Berlin/Manaus. Über 100.000 Menschen sind in Brasilien an Covid-19 gestorben. Warum die brasilianische P.1-Mutation gefährlich ist, lesen Sie hier.
- Brasilien leidet unter der Corona-Mutation P.1
- Die brasilianische Variante tötet im mehr Menschen im Land
- Sie breitet sich zudem langsam über den Globus aus
- Unlängst hat P.1 die Urlaubsinsel Mallorca erreicht
- Experten sind alarmiert und warnen vor der Gefahr
- Lesen Sie hier, was die brasilianische Mutation so gefährlich macht
Es sind dramatische Worte, die Brasiliens Ex-Präsident Lula da Silva im "Spiegel" äußerte: "Am Dienstag sind in Brasilien 3158 Menschen an Covid gestorben, es ist der größte Genozid unserer Geschichte", sagte Lula dem Nachrichtenmagazin am Freitag. Am selben Tag meldete das Gesundheitsministerium des Landes 100.158 neue Coronafälle – für einen einzigen Tag.
Über 300.000 Menschen sind in Brasilien bereits an Covid-19 gestorben, vielerorts sind die Gesundheitsbehörden am Limit oder ganz zusammengebrochen. Medikamente werden örtlich knapp, unter anderem solche, die zur Intubation von Corona-Patienten und Patientinnen benötigt werden. Sieben Tage soll der Vorrat noch reichen, berichtete die Zeitung "O Globo" in der dritten Märzwoche.
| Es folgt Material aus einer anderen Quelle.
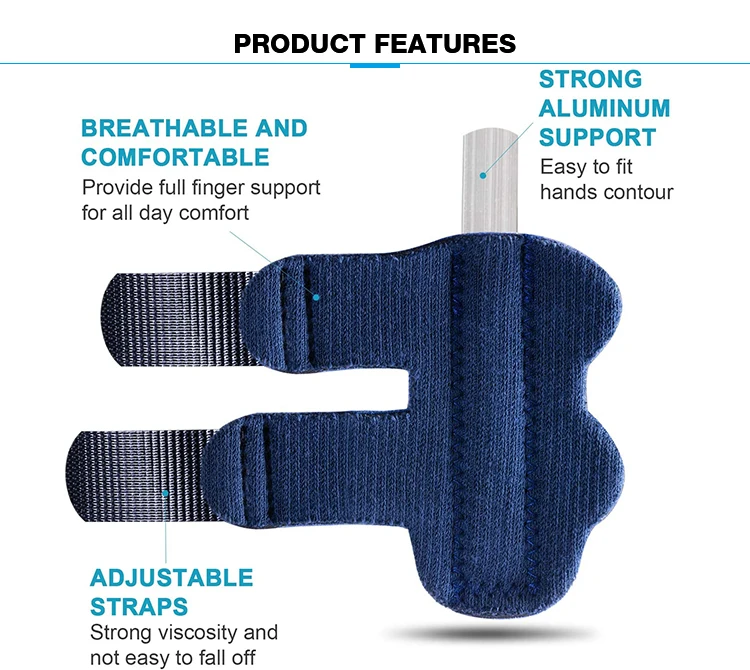 PRODUCT FEATURES

BREATHABLE AND COMFORTABLE
Provide full finger support for all day comfort

STRONG ALUMINUM SUPPORT
Easy to fit hands contour

ADJUSTABLE STRAPS
Strong viscosity and not easy to fall off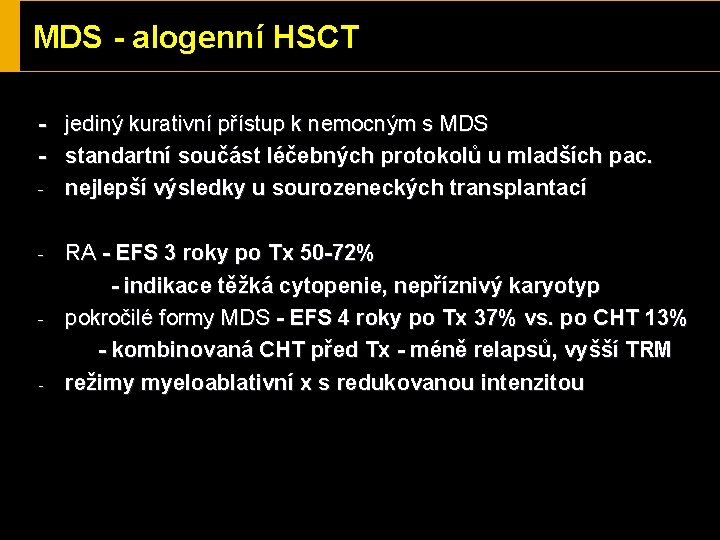 MDS - alogenní HSCT

- jediný kurativní přístup k nemocným s MDS
- standartní součást léčebných protokolů u mladších pac.
- nejlepší výsledky u sourozeneckých transplantací

- RA - EFS 3 roky po Tx 50-72%
- indikace těžká cytopenie, nepříznivý karyotyp
- pokročilé formy MDS - EFS 4 roky po Tx 37% vs. po CHT 13%
- kombinovaná CHT před Tx - méně relapsů, vyšší TRM
- režimy myeloablativní x s redukovanou intenzitou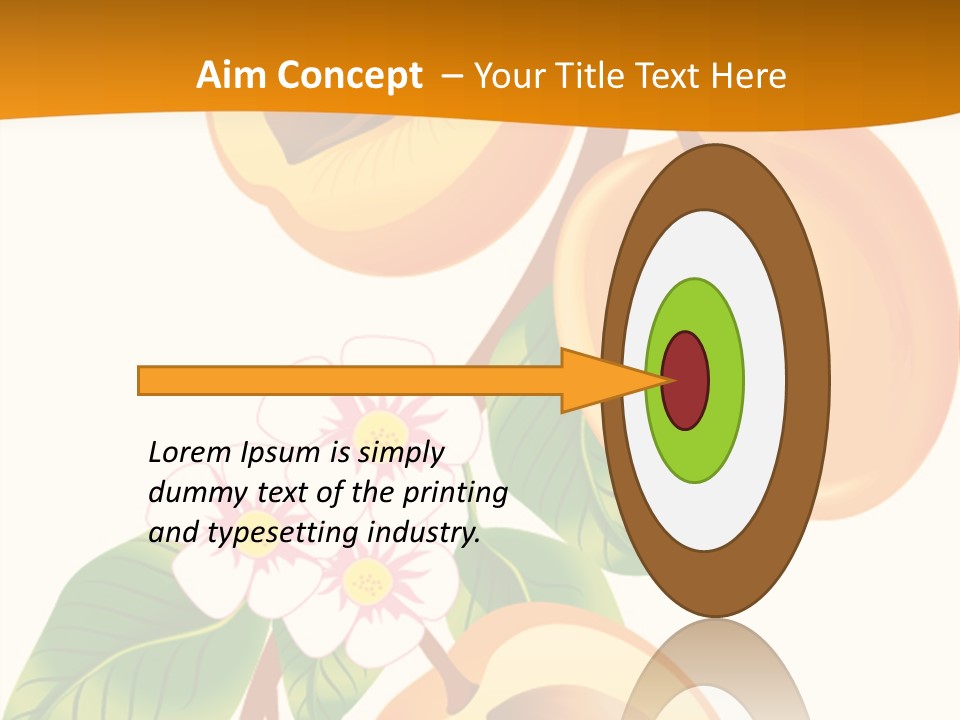 Aim Concept – Your Title Text Here

Lorem Ipsum is simply dummy text of the printing and typesetting industry.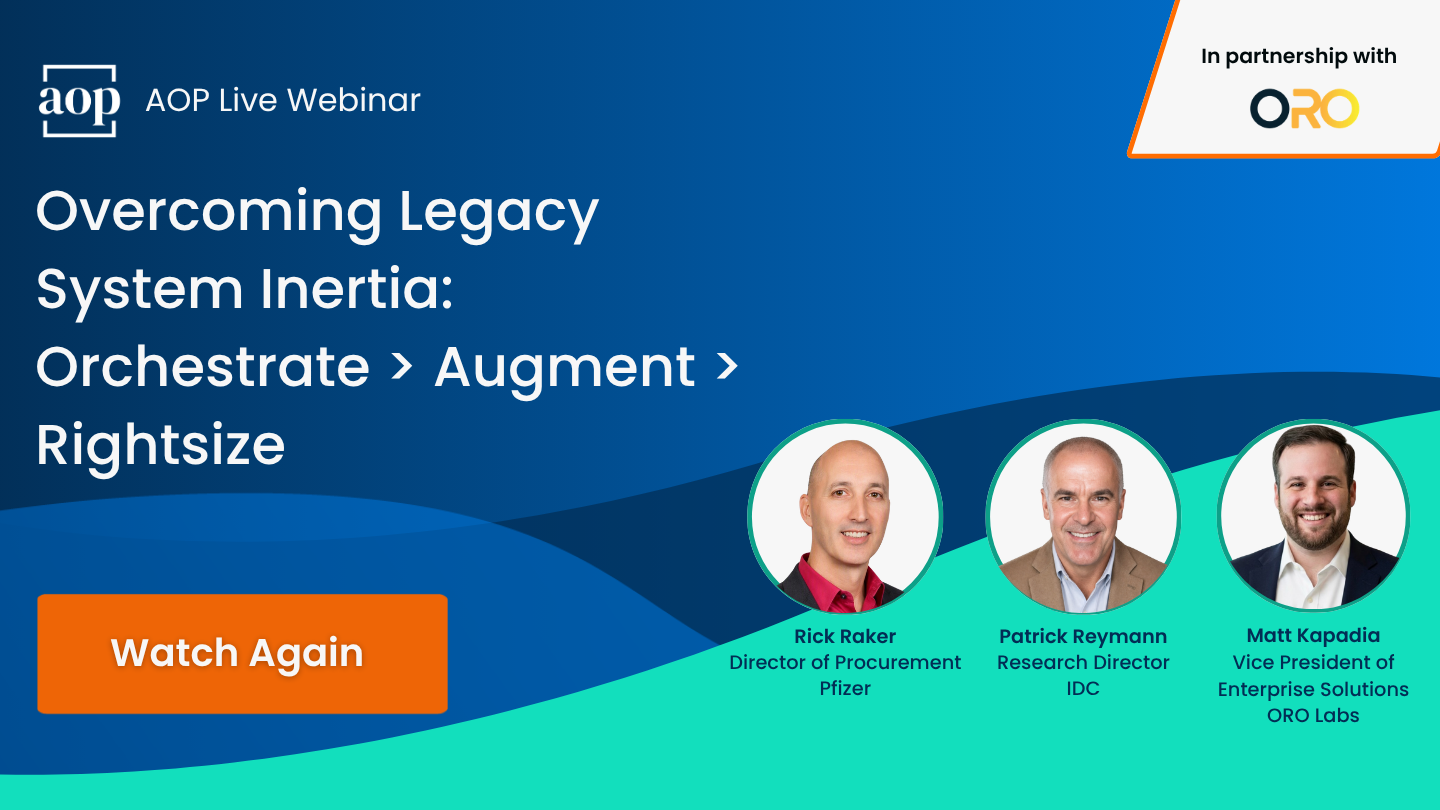 aop AOP Live Webinar

In partnership with

ORO

Overcoming Legacy System Inertia: Orchestrate > Augment > Rightsize

Watch Again

Rick Raker
Director of Procurement
Pfizer

Patrick Reymann
Research Director
IDC

Matt Kapadia
Vice President of Enterprise Solutions
ORO Labs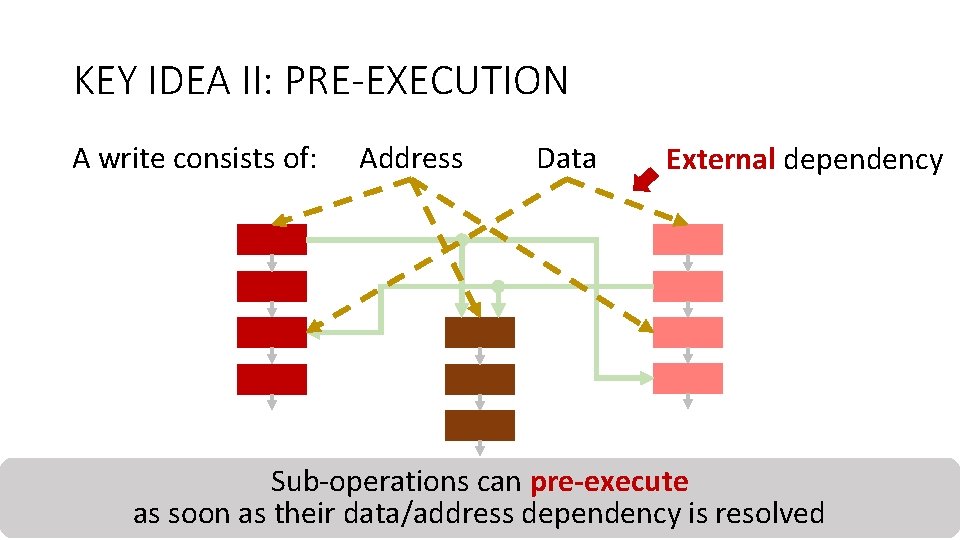 KEY IDEA II: PRE-EXECUTION

A write consists of: Address Data External dependency

Sub-operations can pre-execute as soon as their data/address dependency is resolved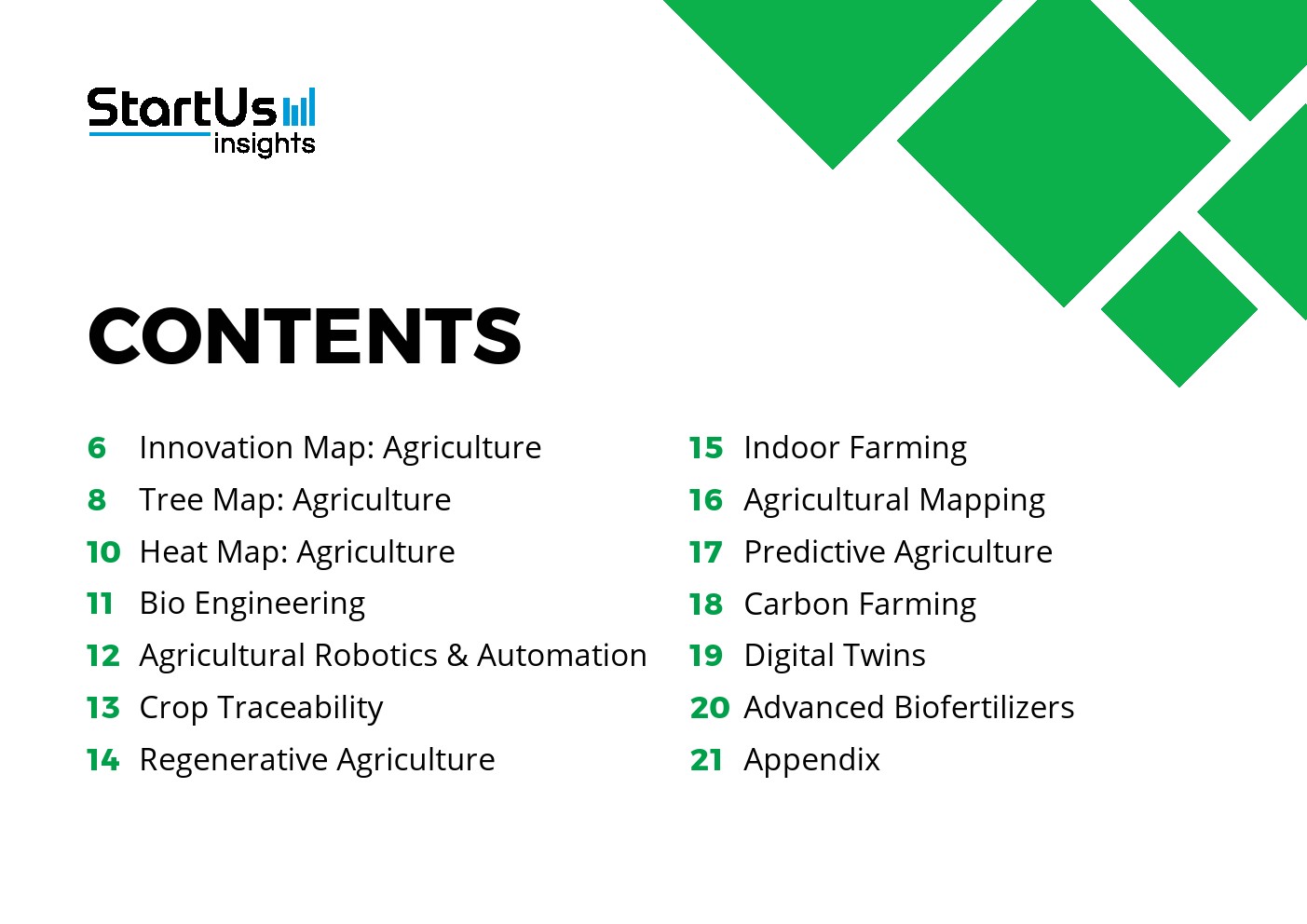 StartUs insights

CONTENTS

6 Innovation Map: Agriculture
8 Tree Map: Agriculture
10 Heat Map: Agriculture
11 Bio Engineering
12 Agricultural Robotics & Automation
13 Crop Traceability
14 Regenerative Agriculture

15 Indoor Farming
16 Agricultural Mapping
17 Predictive Agriculture
18 Carbon Farming
19 Digital Twins
20 Advanced Biofertilizers
21 Appendix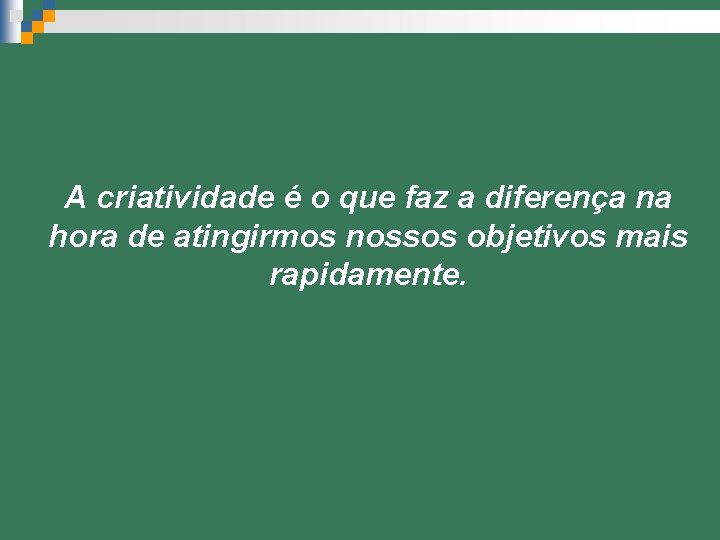 A criatividade é o que faz a diferença na hora de atingirmos nossos objetivos mais rapidamente.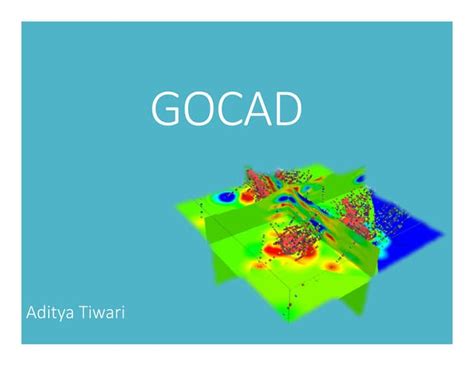 GOCAD

Aditya Tiwari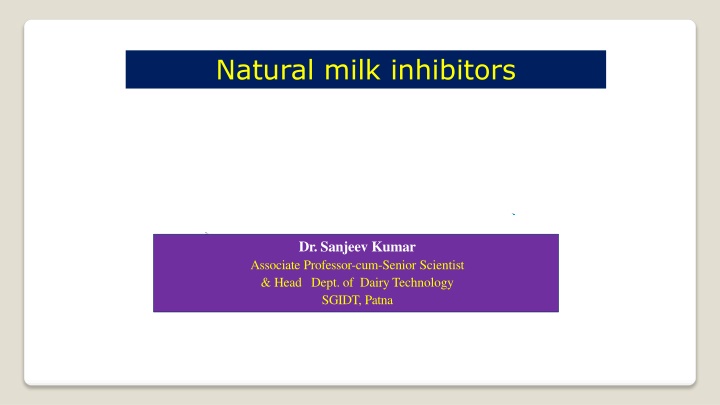 Natural milk inhibitors

Dr. Sanjeev Kumar
Associate Professor-cum-Senior Scientist
& Head Dept. of Dairy Technology
SGIDT, Patna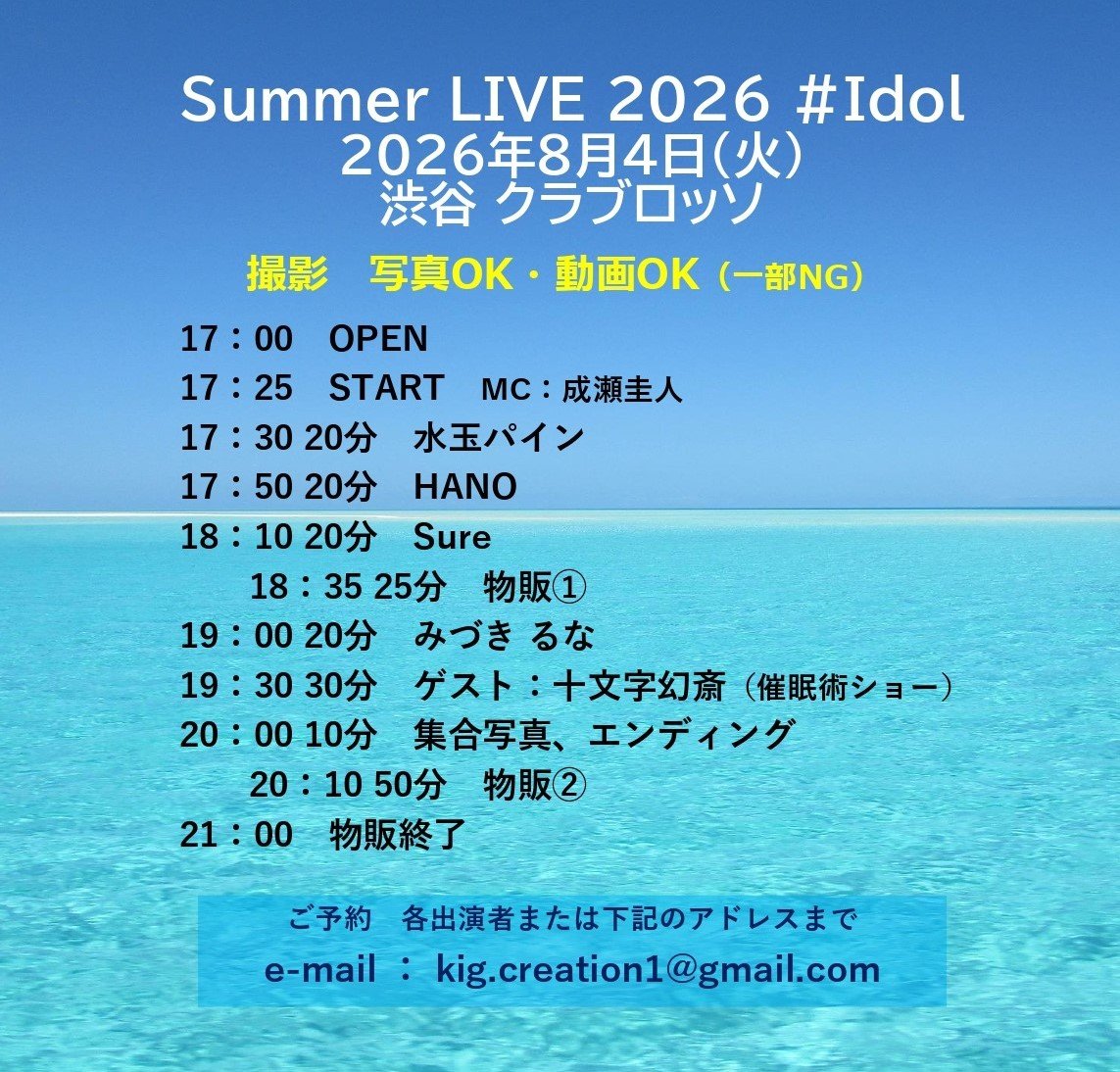 Summer LIVE 2026 #Idol
2026年8月4日(火)
渋谷 クラブロッソ

撮影　写真OK・動画OK（一部NG）

17：00　OPEN
17：25　START　MC：成瀬圭人
17：30 20分　水玉パイン
17：50 20分　HANO
18：10 20分　Sure
18：35 25分　物販①
19：00 20分　みづき るな
19：30 30分　ゲスト：十文字幻斎（催眠術ショー）
20：00 10分　集合写真、エンディング
20：10 50分　物販②
21：00　物販終了

ご予約　各出演者または下記のアドレスまで
e-mail ： kig.creation1@gmail.com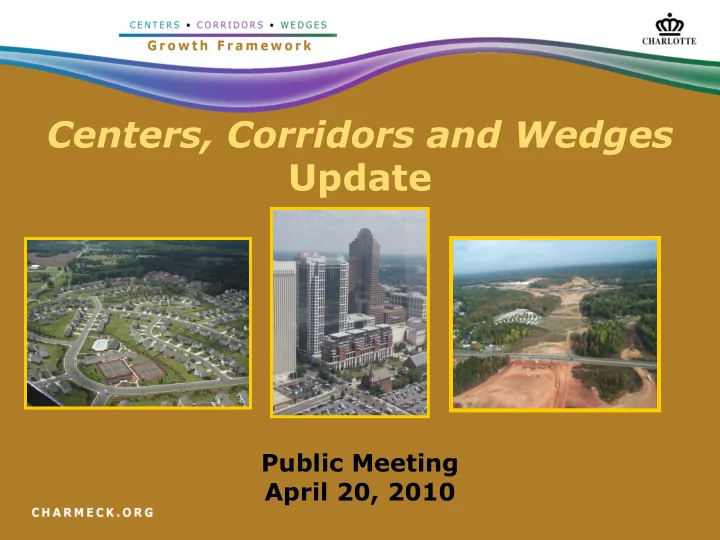 CENTERS • CORRIDORS • WEDGES
Growth Framework

CHARLOTTE

Centers, Corridors and Wedges Update

Public Meeting
April 20, 2010

CHARMECK.ORG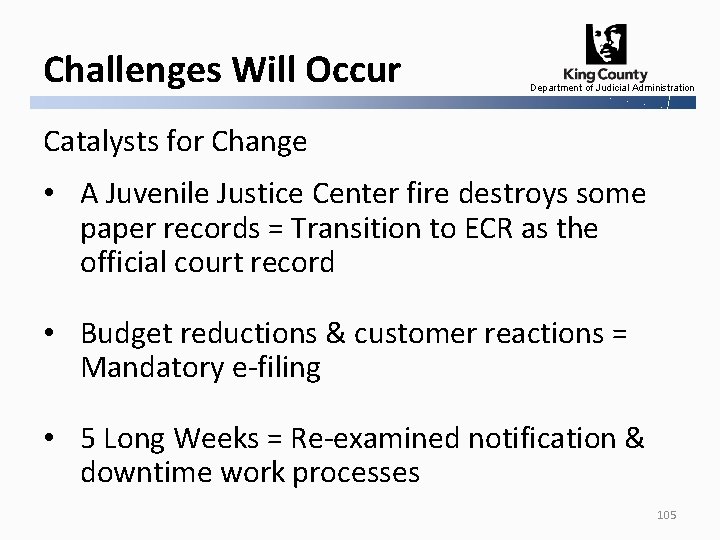 Challenges Will Occur

King County
Department of Judicial Administration

Catalysts for Change

• A Juvenile Justice Center fire destroys some paper records = Transition to ECR as the official court record

• Budget reductions & customer reactions = Mandatory e-filing

• 5 Long Weeks = Re-examined notification & downtime work processes

105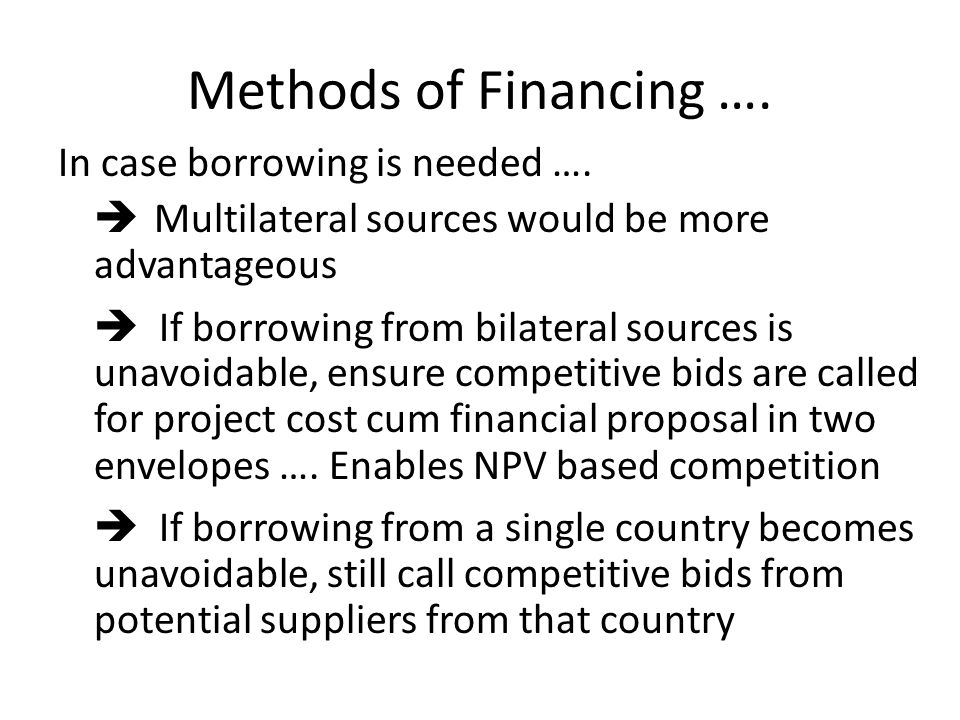 Methods of Financing ….

In case borrowing is needed ….

➔ Multilateral sources would be more advantageous

➔ If borrowing from bilateral sources is unavoidable, ensure competitive bids are called for project cost cum financial proposal in two envelopes …. Enables NPV based competition

➔ If borrowing from a single country becomes unavoidable, still call competitive bids from potential suppliers from that country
Nicht nur wird das Land regiert von einem Präsidenten Jair Bolosonaro, der Covid-19 gerne als Grippe abtut und den Sinn von Impfungen nur langsam begreift. Es wird zudem heimgesucht von der P.1-Variante des Coronavirus, die als wesentlich gefährlicher gilt als der Wildtyp oder die Mutationen aus Großbritannien oder Südafrika.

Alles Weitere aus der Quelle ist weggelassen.